Penny’s staff report notes that recent turnover might lead potential candidates to view the position as in flux, resulting in less desirable applicants wanting more incentives to take the job.
Crawford held the job for less than a year after Suzanne Staiert’s controversial firing in 2011 after just three years.
“Because of this, it is not recommended that the city attorney position be in-house staff at this time,” he wrote.
He also wants to cut the position to half time, while Deputy City Attorney Kristen Schledorn’s position would remain full-time. That could be accomplished, he said, by leaning more on department heads and attorneys with Colorado Intergovernmental Risk Sharing Agency, of which the city is a member.
“The administrative staff needs to take a stronger role and responsibility in knowing the code,” said Penny.
He said a firm would have wider resources than an individual, which could reduce the need for using specialized attorneys for things like land-use issues — likely to increase given renewed interest from developers.
In 2009, the city spent about $24,000 on outside legal services and nearly $500,000 on internal legal personnel. This year’s budget anticipates those numbers to be $77,550 and $433,370, respectively.
Penny sees value in having someone in the office every day, but noted a contractor could have regular hours there. Other staffing questions are up in the air for the department, which includes Schledorn, a legal administrator, City Prosecutor Tricia McCarthy and her assistant.
“The need for legal support services would need to be evaluated under this option, as a firm may be able to provide support services and existing city staff duties reassigned to reduce costs,” he wrote.
Personnel and operational costs for the four-person office are about $221 an hour.

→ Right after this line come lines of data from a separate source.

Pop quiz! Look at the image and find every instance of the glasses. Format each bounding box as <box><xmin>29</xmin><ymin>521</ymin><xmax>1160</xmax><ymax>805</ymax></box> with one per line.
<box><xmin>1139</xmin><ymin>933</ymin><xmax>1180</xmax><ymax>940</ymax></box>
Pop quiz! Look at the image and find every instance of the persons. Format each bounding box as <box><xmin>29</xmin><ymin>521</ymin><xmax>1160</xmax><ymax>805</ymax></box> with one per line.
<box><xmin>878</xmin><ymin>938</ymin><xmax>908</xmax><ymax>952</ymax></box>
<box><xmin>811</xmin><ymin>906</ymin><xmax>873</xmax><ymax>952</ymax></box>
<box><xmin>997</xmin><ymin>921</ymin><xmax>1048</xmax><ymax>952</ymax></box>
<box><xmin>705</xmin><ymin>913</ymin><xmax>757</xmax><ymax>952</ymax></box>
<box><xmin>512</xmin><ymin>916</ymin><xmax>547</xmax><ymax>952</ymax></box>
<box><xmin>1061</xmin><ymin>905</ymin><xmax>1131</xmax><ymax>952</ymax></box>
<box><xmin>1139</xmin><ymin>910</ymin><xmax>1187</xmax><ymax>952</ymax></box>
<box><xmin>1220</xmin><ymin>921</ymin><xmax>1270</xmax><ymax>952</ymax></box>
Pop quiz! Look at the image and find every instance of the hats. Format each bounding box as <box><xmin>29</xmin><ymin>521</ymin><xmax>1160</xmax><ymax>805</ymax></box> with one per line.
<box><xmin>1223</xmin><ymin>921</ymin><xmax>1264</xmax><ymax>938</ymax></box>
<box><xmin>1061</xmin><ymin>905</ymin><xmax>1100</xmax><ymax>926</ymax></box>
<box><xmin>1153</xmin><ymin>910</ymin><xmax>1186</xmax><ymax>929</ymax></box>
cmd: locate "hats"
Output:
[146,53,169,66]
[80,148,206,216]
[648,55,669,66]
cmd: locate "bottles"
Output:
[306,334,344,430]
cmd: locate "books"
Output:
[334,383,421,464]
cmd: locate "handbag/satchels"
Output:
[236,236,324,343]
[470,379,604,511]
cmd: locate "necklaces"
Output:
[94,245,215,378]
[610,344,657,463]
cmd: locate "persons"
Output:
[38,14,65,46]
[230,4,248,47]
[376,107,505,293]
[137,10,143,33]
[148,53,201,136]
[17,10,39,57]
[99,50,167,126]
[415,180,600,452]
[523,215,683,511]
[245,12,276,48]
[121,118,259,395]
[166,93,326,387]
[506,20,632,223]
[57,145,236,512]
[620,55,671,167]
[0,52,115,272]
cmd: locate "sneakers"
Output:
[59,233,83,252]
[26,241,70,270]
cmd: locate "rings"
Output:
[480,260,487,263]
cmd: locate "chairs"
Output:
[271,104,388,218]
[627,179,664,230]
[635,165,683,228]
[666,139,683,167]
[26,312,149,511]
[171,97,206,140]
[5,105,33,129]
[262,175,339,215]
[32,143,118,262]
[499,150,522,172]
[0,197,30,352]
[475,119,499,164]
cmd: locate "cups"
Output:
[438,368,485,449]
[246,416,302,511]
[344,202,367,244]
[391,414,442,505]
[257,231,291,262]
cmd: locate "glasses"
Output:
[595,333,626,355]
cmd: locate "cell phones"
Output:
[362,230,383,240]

Partners in private firms average $180 to $210 an hour.
“Although initially discussed as a potential cost savings, the option selected must provide the staff and council with high-quality legal representation, and it is very important that individual or option selected ‘fits’ with the city,” wrote Penny.
Only Councilor Peggy Cole was against Penny’s proposal, saying she wants to keep the job full-time and in house.
“It just has a stronger feel and connection to the community,” she said.
“I’m OK with going for an RFP (request for proposal), because we always can turn it down if we don’t like it,” said Councilor Jim Taylor.